**Supplied passage:**
• • • • • • •

We’ve Gone Halvesies …

Chip is six months old today. What?!

It’s been a nice day. Wanna know what I didn’t do? Bake half a cake. Why didn’t I do that? Note to self: Make three quarters of a cake on April 27.

To celebrate this milestone, Chip is wearing a new pair of jammies. I am making some GIFs and a beanie, not necessarily in that order. CK is doing our taxes. We party hard.

Yesterday the kid and I went over to visit Lil’ Bee and meet baby Leo. He is gorgeous! LB is handing motherhood with awe-inspiring grace and a whole lotta moxie, despite some unanticipated challenges. I gobbled up a solid two hours of her time without even realizing it. Chip grabbed on to the sleeve of Leo’s onesie and didn’t let go for quite a while. He could not have claimed him more obviously by sticking a flag in him … it’s like he was saying, “It’s cool, buddy, we’re pals now and that means I always gotcha.” Cute.

I’m hoping that we’ll get enough back in our tax return to be able to snag a crib for the bambino. Up til now he’s been rocking the Pack-N-Play, which I haven’t minded in the least. But it’s time.

I’ll be back to show off my fancy GIFs for you. Hold on to ya ham hocks.

Currently listening to: Islands by The xx

I’m … Creepy.

I’ve spent the last half hour going through some old photos of CK. I went from “awwwww”-ing to laughing my head off to kind of licking my lips and winking suggestively at the screen. I’m not sure – is it still pedophilia if an adult woman gives her husband’s Junior Prom portrait the down/up?

Then there was this crazy moment when I saw a guy in one of pictures and my brain instinctually went, “Hmm, he’s good lookin’!” A microsecond later, I realized that I had just checked out my father-in-law. Sure, the picture was taken 25 years ago, and to be fair, CK is practically a facsimile of his dad. Still! I was a little bit mortified with myself. No offense, Pal.

While we’re talking pics, here’s one of Chip.

He’s got his first two teeth coming in. You can imagine how much fun this is for me and my…

I can’t type that word. I can’t do it.

…Me and my husband. Yes! Husband is what I was going to say.

 Currently listening to: Sleep Tonight (Junior Boys Remix) by Stars

Your Logik is Not Right!

Hey.

Are you guys bored?

No? Ha. I don’t believe you. You are reading this blog, after all. Oh, you’re coming clean now? Great! Here are some fun things I discovered today, presented for your pleasure and enjoyment.

• • • • • • •

**Task brief:**
Copy everything in the blog posts above, from "Your Logik is" down to "pleasure and enjoyment.", word for word.

**Dataset:**
• • • • • • •

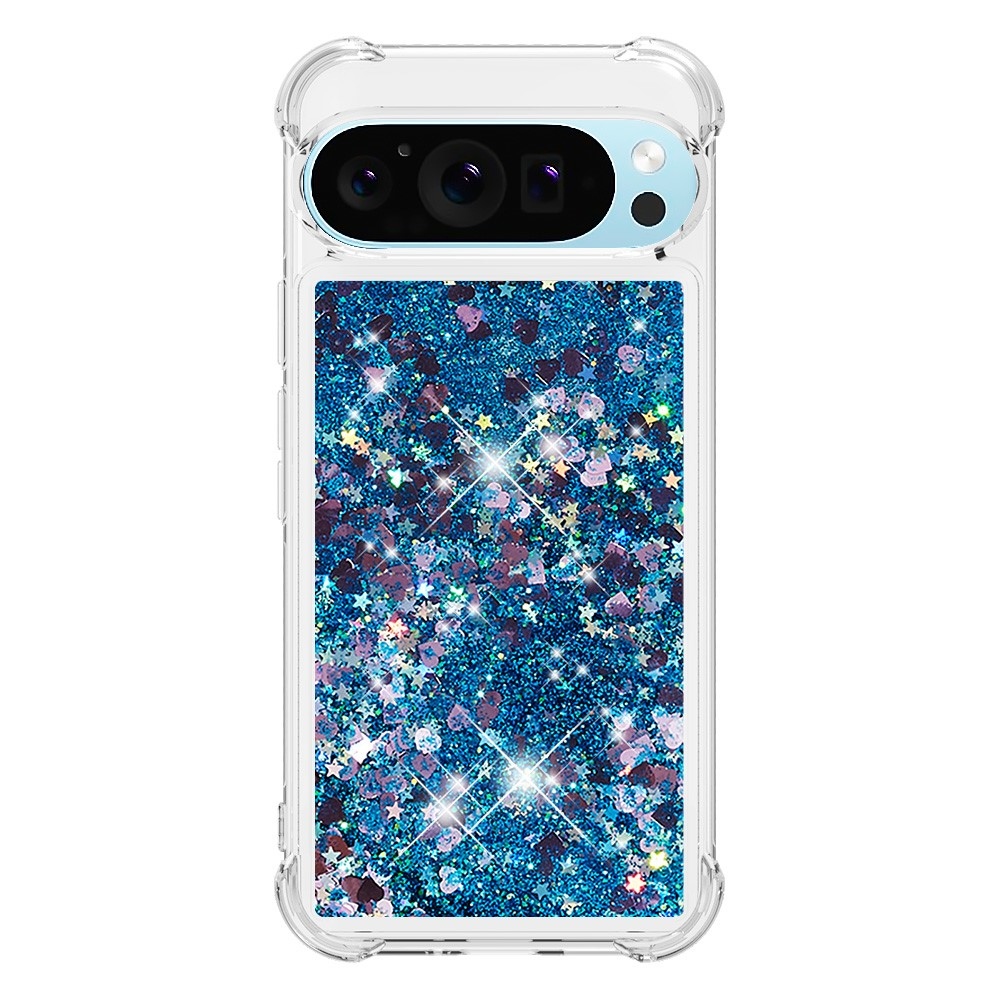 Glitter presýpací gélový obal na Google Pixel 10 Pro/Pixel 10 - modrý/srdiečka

• • • • • • •

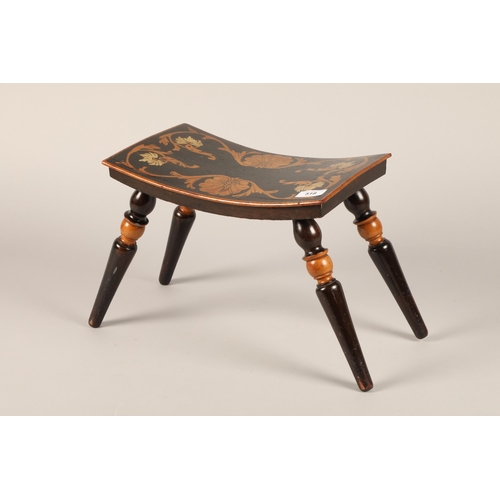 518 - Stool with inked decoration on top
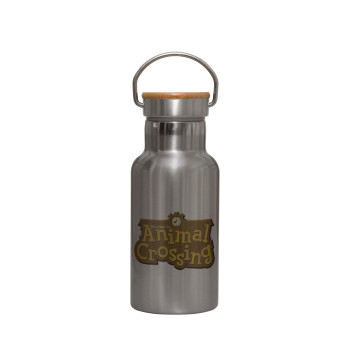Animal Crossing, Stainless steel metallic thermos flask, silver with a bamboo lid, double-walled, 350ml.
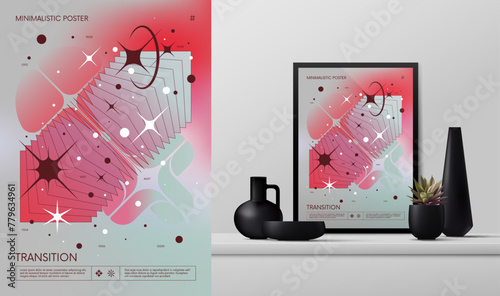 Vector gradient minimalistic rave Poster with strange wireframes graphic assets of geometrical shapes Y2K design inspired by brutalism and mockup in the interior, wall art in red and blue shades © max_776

• • • • • • •

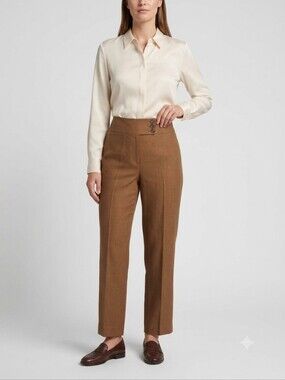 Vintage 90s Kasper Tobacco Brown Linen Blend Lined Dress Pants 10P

• • • • • • •

**Response below:**
Your Logik is Not Right!

Hey.

Are you guys bored?

No? Ha. I don’t believe you. You are reading this blog, after all. Oh, you’re coming clean now? Great! Here are some fun things I discovered today, presented for your pleasure and enjoyment.